Birth rates decrease in Xinjiang, China denies forced sterilisation
Xinjiang sees 'unnatural' drop in birth rates, as China denies forced sterilisation of Uighur women
Birth rates in Muslim-majority Xinjiang have decreased in what critics are calling the outcome of a government-led forced sterilisation of Uighur women.
Beijing has denied accusations it is forcefully sterilising Uighur women in an attempt to control China's Muslim population, despite proof that birth rates in Xinjiang province - where the minority mostly live - have suddenly and rapidly decreased, according to an expert.
Chinese officials admitted that birth rates in Xinjiang dropped by nearly one third in 2018 compared to the previous year, but denied reports of forced sterilisation and genocide, a letter to the CNN states.
Earlier this year, CNN published a report by Adrian Zenz, a senior fellow at the Victims of Communism Memorial Foundation, who quoted Chinese documents saying that sterilisations in Xinjiang had gone from 50 per 100,000 people in 2016 to nearly 250 per 100,000 people in 2018.
According to the United Nations' definition of "genocide", forced sterilisations falls under this bracket.
The local Xinjiang administration, part of the Chinese communist government, denied claims of genocide and said the Uighur population has been "growing continuously".
It argued that the population grew by more than three million people between 2010 and 2018.
"The rights and interests of Uighur and other ethnic minorities have been fully protected," the response said.
"The so-called 'genocide' is pure nonsense."
China's response is at odds with witness testimony and expert statements which speak of forced labour camps in Xinjiang housing millions of Uighur Muslims.
US Congress has voted to ban imports of Chinese products made by "forced labour" in the Xinjiang region.
"The Chinese government is engaged in systematic abuses against the Uighur people" and other minorities, said Mark Morgan, acting commissioner of the Customs and Border Protection agency.
"Forced labour is an atrocious human rights abuse," he said.
The items include cotton, garments, hair products and electronics from five specific manufacturers in Xinjiang as well as adjacent Anhui.
"This is not a vocational centre, it is a concentration camp, a place where religious and ethnic minorities are subject to abuse and forced to work in heinous conditions with no recourse and no freedom," Cuccinelli told reporters last week.
"This is modern day slavery."
The Chinese government is 'lying'
The letter to CNN from the Chinese government argues that the sudden drop in population was due to family planning laws – which changed from one child to two-children in 2016 – having finally been properly implemented.
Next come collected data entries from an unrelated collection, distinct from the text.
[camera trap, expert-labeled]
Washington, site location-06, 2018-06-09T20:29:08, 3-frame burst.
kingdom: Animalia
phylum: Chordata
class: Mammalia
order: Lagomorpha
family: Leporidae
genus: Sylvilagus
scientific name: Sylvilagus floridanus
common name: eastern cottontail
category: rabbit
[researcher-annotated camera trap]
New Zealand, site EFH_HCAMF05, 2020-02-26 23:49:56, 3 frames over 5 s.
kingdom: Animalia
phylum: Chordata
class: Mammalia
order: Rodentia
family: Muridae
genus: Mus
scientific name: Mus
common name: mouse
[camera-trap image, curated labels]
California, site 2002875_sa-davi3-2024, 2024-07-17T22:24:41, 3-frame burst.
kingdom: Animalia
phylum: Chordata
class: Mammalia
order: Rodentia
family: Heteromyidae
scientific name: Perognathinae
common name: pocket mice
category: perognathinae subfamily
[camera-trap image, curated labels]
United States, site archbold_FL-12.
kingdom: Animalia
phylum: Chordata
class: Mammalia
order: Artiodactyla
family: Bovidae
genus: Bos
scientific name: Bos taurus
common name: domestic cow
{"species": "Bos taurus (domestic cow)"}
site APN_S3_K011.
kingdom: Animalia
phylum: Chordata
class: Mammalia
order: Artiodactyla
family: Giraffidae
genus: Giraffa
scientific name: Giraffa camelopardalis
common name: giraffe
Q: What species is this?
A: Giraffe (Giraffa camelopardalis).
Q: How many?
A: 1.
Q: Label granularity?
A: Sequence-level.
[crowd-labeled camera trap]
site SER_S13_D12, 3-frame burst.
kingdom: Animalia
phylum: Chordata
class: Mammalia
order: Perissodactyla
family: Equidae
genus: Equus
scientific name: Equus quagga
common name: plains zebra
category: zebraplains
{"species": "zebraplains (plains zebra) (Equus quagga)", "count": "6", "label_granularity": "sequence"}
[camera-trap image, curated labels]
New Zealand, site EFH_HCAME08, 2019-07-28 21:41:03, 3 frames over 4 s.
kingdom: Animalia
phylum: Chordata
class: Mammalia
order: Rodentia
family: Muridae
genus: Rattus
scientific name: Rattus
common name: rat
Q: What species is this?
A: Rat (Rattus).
Read more: How Uighur women's bodies became a battleground for China's coercive population control
Among the minority rural population, the letter argued, such families up until 2017 were still having more than two children.
"In 2018, the number of newborns decreased by approximately 120,000 compared with 2017, of which about 80,000 were because of better implementation of family planning policy in accordance with law, according to estimates by the health and statistics department," the response to CNN stated.
Zenz argued that it would take years to see such changes in birth rates, and certainly not in a 12 to 36 months period, as the report reveals.
It is therefore unlikely that 17 times more women opted for sterilisation, especially given Uighur women's reluctance to use contraception, he said.
A growing number of disturbing accounts have come out of China detailing the abuse Uighur citizens face from the Chinese authorities.
A Uighur doctor recently revealed to ITV that she had been involved in government-sanctioned "population control measures” that included "forced contraception, forced abortion, forced sterilisation and forced removal of wombs".